[Given data]
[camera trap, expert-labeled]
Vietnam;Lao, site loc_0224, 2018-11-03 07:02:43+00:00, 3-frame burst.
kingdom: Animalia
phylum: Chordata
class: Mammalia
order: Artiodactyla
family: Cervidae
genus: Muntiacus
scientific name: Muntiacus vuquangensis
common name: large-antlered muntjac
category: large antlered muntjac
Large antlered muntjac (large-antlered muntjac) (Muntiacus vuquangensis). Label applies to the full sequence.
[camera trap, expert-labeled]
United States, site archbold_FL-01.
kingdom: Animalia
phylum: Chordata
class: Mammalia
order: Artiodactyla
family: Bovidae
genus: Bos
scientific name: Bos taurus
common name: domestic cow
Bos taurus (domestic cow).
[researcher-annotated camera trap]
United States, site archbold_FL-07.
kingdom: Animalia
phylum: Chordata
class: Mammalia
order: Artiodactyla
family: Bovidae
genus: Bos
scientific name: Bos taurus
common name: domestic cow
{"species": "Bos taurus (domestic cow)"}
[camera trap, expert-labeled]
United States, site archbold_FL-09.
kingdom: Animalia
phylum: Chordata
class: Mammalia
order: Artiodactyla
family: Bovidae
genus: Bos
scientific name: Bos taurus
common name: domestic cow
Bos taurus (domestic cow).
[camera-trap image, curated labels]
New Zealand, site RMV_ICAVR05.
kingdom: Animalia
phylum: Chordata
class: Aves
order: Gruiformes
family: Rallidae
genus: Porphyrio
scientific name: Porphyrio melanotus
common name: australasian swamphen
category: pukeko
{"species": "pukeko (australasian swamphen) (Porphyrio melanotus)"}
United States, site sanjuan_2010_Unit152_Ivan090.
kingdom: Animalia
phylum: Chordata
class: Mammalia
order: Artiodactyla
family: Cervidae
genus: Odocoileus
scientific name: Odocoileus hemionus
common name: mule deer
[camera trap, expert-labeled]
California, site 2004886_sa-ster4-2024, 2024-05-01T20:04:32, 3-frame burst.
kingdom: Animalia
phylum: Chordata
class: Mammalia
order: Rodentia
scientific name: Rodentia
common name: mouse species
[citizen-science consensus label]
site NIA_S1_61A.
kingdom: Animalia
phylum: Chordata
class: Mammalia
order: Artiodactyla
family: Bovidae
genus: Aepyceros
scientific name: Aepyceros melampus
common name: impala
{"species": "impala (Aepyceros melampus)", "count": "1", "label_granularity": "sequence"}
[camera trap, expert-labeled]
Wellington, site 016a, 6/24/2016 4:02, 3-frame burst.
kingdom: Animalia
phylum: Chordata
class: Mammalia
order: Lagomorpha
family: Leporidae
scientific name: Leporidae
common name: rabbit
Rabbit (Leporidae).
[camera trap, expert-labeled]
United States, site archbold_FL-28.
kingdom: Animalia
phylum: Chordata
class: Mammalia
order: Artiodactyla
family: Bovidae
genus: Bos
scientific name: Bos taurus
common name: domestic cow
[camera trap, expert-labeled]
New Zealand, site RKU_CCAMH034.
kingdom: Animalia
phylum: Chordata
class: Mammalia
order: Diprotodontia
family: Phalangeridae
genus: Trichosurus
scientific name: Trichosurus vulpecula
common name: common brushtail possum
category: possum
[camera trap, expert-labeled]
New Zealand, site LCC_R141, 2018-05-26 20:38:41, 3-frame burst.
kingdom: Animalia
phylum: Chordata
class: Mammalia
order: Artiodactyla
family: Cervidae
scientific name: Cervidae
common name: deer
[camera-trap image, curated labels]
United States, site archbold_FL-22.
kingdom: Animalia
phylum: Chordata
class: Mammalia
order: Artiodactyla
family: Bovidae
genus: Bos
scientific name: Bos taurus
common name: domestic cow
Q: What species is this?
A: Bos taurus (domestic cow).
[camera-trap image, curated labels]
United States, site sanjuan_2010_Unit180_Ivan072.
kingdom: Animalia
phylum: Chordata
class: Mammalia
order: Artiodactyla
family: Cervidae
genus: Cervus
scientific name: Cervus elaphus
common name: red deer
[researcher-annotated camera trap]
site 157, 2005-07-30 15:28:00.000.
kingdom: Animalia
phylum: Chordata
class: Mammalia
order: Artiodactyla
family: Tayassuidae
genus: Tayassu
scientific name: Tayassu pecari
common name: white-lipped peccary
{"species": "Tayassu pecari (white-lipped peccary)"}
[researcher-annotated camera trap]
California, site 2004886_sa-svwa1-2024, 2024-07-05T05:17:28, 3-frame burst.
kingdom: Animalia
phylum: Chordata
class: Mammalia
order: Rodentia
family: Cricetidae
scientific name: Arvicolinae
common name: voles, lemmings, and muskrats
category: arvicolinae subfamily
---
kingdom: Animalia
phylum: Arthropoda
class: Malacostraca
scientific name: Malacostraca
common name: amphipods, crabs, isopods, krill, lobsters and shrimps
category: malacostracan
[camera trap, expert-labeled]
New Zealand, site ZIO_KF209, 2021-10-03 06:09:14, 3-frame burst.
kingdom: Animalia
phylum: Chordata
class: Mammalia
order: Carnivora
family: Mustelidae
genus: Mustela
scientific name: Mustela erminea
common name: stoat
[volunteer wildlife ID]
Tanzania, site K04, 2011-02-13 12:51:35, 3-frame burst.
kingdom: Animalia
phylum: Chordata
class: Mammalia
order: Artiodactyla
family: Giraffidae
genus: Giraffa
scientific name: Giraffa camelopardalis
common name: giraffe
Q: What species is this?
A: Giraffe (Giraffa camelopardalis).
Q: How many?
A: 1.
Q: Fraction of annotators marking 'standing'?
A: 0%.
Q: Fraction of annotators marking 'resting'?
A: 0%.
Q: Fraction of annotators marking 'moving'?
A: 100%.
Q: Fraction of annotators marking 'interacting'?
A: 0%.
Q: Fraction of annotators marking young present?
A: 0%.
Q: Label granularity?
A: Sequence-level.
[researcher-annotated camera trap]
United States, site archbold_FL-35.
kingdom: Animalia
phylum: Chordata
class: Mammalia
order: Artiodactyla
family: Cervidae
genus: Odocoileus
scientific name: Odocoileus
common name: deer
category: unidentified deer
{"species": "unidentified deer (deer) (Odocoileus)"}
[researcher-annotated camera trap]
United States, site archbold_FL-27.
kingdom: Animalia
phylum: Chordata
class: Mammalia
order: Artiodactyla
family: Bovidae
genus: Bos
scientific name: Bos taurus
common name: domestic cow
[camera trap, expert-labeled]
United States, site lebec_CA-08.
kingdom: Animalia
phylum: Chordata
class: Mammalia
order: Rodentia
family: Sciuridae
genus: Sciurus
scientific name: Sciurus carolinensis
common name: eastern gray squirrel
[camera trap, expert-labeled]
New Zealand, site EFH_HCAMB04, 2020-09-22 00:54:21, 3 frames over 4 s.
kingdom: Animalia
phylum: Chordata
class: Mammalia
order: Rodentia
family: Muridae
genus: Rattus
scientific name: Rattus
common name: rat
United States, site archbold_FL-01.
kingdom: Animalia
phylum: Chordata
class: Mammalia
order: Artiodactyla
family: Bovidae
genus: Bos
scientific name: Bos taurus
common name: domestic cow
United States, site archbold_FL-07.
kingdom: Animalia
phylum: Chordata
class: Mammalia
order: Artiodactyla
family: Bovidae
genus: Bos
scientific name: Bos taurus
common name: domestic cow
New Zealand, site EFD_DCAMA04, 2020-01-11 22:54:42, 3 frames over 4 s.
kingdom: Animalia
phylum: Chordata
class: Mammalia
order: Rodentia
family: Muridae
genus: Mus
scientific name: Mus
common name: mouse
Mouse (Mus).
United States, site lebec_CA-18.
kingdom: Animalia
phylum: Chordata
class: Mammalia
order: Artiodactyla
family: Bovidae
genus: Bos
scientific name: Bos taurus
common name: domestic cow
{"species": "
[/Given data]
#### Task statement:
Copy every record exactly as presented.

#### Result of the task:
[camera trap, expert-labeled]
Vietnam;Lao, site loc_0224, 2018-11-03 07:02:43+00:00, 3-frame burst.
kingdom: Animalia
phylum: Chordata
class: Mammalia
order: Artiodactyla
family: Cervidae
genus: Muntiacus
scientific name: Muntiacus vuquangensis
common name: large-antlered muntjac
category: large antlered muntjac
Large antlered muntjac (large-antlered muntjac) (Muntiacus vuquangensis). Label applies to the full sequence.
[camera trap, expert-labeled]
United States, site archbold_FL-01.
kingdom: Animalia
phylum: Chordata
class: Mammalia
order: Artiodactyla
family: Bovidae
genus: Bos
scientific name: Bos taurus
common name: domestic cow
Bos taurus (domestic cow).
[researcher-annotated camera trap]
United States, site archbold_FL-07.
kingdom: Animalia
phylum: Chordata
class: Mammalia
order: Artiodactyla
family: Bovidae
genus: Bos
scientific name: Bos taurus
common name: domestic cow
{"species": "Bos taurus (domestic cow)"}
[camera trap, expert-labeled]
United States, site archbold_FL-09.
kingdom: Animalia
phylum: Chordata
class: Mammalia
order: Artiodactyla
family: Bovidae
genus: Bos
scientific name: Bos taurus
common name: domestic cow
Bos taurus (domestic cow).
[camera-trap image, curated labels]
New Zealand, site RMV_ICAVR05.
kingdom: Animalia
phylum: Chordata
class: Aves
order: Gruiformes
family: Rallidae
genus: Porphyrio
scientific name: Porphyrio melanotus
common name: australasian swamphen
category: pukeko
{"species": "pukeko (australasian swamphen) (Porphyrio melanotus)"}
United States, site sanjuan_2010_Unit152_Ivan090.
kingdom: Animalia
phylum: Chordata
class: Mammalia
order: Artiodactyla
family: Cervidae
genus: Odocoileus
scientific name: Odocoileus hemionus
common name: mule deer
[camera trap, expert-labeled]
California, site 2004886_sa-ster4-2024, 2024-05-01T20:04:32, 3-frame burst.
kingdom: Animalia
phylum: Chordata
class: Mammalia
order: Rodentia
scientific name: Rodentia
common name: mouse species
[citizen-science consensus label]
site NIA_S1_61A.
kingdom: Animalia
phylum: Chordata
class: Mammalia
order: Artiodactyla
family: Bovidae
genus: Aepyceros
scientific name: Aepyceros melampus
common name: impala
{"species": "impala (Aepyceros melampus)", "count": "1", "label_granularity": "sequence"}
[camera trap, expert-labeled]
Wellington, site 016a, 6/24/2016 4:02, 3-frame burst.
kingdom: Animalia
phylum: Chordata
class: Mammalia
order: Lagomorpha
family: Leporidae
scientific name: Leporidae
common name: rabbit
Rabbit (Leporidae).
[camera trap, expert-labeled]
United States, site archbold_FL-28.
kingdom: Animalia
phylum: Chordata
class: Mammalia
order: Artiodactyla
family: Bovidae
genus: Bos
scientific name: Bos taurus
common name: domestic cow
[camera trap, expert-labeled]
New Zealand, site RKU_CCAMH034.
kingdom: Animalia
phylum: Chordata
class: Mammalia
order: Diprotodontia
family: Phalangeridae
genus: Trichosurus
scientific name: Trichosurus vulpecula
common name: common brushtail possum
category: possum
[camera trap, expert-labeled]
New Zealand, site LCC_R141, 2018-05-26 20:38:41, 3-frame burst.
kingdom: Animalia
phylum: Chordata
class: Mammalia
order: Artiodactyla
family: Cervidae
scientific name: Cervidae
common name: deer
[camera-trap image, curated labels]
United States, site archbold_FL-22.
kingdom: Animalia
phylum: Chordata
class: Mammalia
order: Artiodactyla
family: Bovidae
genus: Bos
scientific name: Bos taurus
common name: domestic cow
Q: What species is this?
A: Bos taurus (domestic cow).
[camera-trap image, curated labels]
United States, site sanjuan_2010_Unit180_Ivan072.
kingdom: Animalia
phylum: Chordata
class: Mammalia
order: Artiodactyla
family: Cervidae
genus: Cervus
scientific name: Cervus elaphus
common name: red deer
[researcher-annotated camera trap]
site 157, 2005-07-30 15:28:00.000.
kingdom: Animalia
phylum: Chordata
class: Mammalia
order: Artiodactyla
family: Tayassuidae
genus: Tayassu
scientific name: Tayassu pecari
common name: white-lipped peccary
{"species": "Tayassu pecari (white-lipped peccary)"}
[researcher-annotated camera trap]
California, site 2004886_sa-svwa1-2024, 2024-07-05T05:17:28, 3-frame burst.
kingdom: Animalia
phylum: Chordata
class: Mammalia
order: Rodentia
family: Cricetidae
scientific name: Arvicolinae
common name: voles, lemmings, and muskrats
category: arvicolinae subfamily
---
kingdom: Animalia
phylum: Arthropoda
class: Malacostraca
scientific name: Malacostraca
common name: amphipods, crabs, isopods, krill, lobsters and shrimps
category: malacostracan
[camera trap, expert-labeled]
New Zealand, site ZIO_KF209, 2021-10-03 06:09:14, 3-frame burst.
kingdom: Animalia
phylum: Chordata
class: Mammalia
order: Carnivora
family: Mustelidae
genus: Mustela
scientific name: Mustela erminea
common name: stoat
[volunteer wildlife ID]
Tanzania, site K04, 2011-02-13 12:51:35, 3-frame burst.
kingdom: Animalia
phylum: Chordata
class: Mammalia
order: Artiodactyla
family: Giraffidae
genus: Giraffa
scientific name: Giraffa camelopardalis
common name: giraffe
Q: What species is this?
A: Giraffe (Giraffa camelopardalis).
Q: How many?
A: 1.
Q: Fraction of annotators marking 'standing'?
A: 0%.
Q: Fraction of annotators marking 'resting'?
A: 0%.
Q: Fraction of annotators marking 'moving'?
A: 100%.
Q: Fraction of annotators marking 'interacting'?
A: 0%.
Q: Fraction of annotators marking young present?
A: 0%.
Q: Label granularity?
A: Sequence-level.
[researcher-annotated camera trap]
United States, site archbold_FL-35.
kingdom: Animalia
phylum: Chordata
class: Mammalia
order: Artiodactyla
family: Cervidae
genus: Odocoileus
scientific name: Odocoileus
common name: deer
category: unidentified deer
{"species": "unidentified deer (deer) (Odocoileus)"}
[researcher-annotated camera trap]
United States, site archbold_FL-27.
kingdom: Animalia
phylum: Chordata
class: Mammalia
order: Artiodactyla
family: Bovidae
genus: Bos
scientific name: Bos taurus
common name: domestic cow
[camera trap, expert-labeled]
United States, site lebec_CA-08.
kingdom: Animalia
phylum: Chordata
class: Mammalia
order: Rodentia
family: Sciuridae
genus: Sciurus
scientific name: Sciurus carolinensis
common name: eastern gray squirrel
[camera trap, expert-labeled]
New Zealand, site EFH_HCAMB04, 2020-09-22 00:54:21, 3 frames over 4 s.
kingdom: Animalia
phylum: Chordata
class: Mammalia
order: Rodentia
family: Muridae
genus: Rattus
scientific name: Rattus
common name: rat
United States, site archbold_FL-01.
kingdom: Animalia
phylum: Chordata
class: Mammalia
order: Artiodactyla
family: Bovidae
genus: Bos
scientific name: Bos taurus
common name: domestic cow
United States, site archbold_FL-07.
kingdom: Animalia
phylum: Chordata
class: Mammalia
order: Artiodactyla
family: Bovidae
genus: Bos
scientific name: Bos taurus
common name: domestic cow
New Zealand, site EFD_DCAMA04, 2020-01-11 22:54:42, 3 frames over 4 s.
kingdom: Animalia
phylum: Chordata
class: Mammalia
order: Rodentia
family: Muridae
genus: Mus
scientific name: Mus
common name: mouse
Mouse (Mus).
United States, site lebec_CA-18.
kingdom: Animalia
phylum: Chordata
class: Mammalia
order: Artiodactyla
family: Bovidae
genus: Bos
scientific name: Bos taurus
common name: domestic cow
{"species": "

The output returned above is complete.